S. Koreans head to North Korea for family reunions

 A group of 89 South Koreans left for North Korea Monday to meet their families separated by the 1950-53 Korean War.
This photo taken by Joint Press Corps shows an elderly South Korean man in a wheelchair supported by his family moving to board a bus bound for a Mount Kumgang resort on North Korea's east coast, the venue for his long-awaited family reunion event. (Yonha
This photo taken by Joint Press Corps shows an elderly South Korean man in a wheelchair supported by his family moving to board a bus bound for a Mount Kumgang resort on North Korea's east coast, the venue for his long-awaited family reunion event. (Yonha

South and North Korea will begin their weeklong family reunion events from Monday, the first such events since October 2015.

The elderly people and more than 300 others left for a Mount Kumgang resort on the North's east coast in nearly 30 buses in the morning from the northeastern coastal city of Sokcho, where they spent the night.

Some were in wheelchairs or supported by their accompanying families when they boarded the buses with bags of gifts prepared for their loved ones in the North.

Many of them waited in the hotel lobby way ahead of schedule for the departure.

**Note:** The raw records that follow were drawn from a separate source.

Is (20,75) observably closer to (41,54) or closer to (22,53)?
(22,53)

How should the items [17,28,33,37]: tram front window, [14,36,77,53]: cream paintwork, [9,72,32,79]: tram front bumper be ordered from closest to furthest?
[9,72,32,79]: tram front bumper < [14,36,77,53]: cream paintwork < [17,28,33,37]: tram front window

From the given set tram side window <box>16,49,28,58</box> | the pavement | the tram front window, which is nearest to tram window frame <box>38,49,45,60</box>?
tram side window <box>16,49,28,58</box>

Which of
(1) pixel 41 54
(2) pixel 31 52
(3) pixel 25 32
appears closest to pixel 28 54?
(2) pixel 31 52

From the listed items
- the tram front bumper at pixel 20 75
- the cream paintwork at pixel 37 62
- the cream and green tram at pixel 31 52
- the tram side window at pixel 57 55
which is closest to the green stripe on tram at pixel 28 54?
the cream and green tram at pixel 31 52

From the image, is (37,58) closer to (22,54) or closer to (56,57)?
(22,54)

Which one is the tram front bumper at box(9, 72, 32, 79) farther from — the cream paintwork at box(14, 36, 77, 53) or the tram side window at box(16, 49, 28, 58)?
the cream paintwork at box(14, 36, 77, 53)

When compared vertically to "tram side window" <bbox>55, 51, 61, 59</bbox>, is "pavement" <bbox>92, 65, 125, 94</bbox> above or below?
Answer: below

"I slept before 9 p.m. last night and woke up at around 3 in the morning," said Shin Jong-ho, one of the elderly persons.

"I feel okay now with no health problems. I hope that things continue like this when I arrive there," the 70-year-old added.

The first session of reunions is scheduled for 3 p.m., followed by a dinner hosted by the North Korean side.

On their second day, they are scheduled to meet again in the morning and have lunch together in their rooms, the first time for separated families to have such a private meeting since the reunion event started.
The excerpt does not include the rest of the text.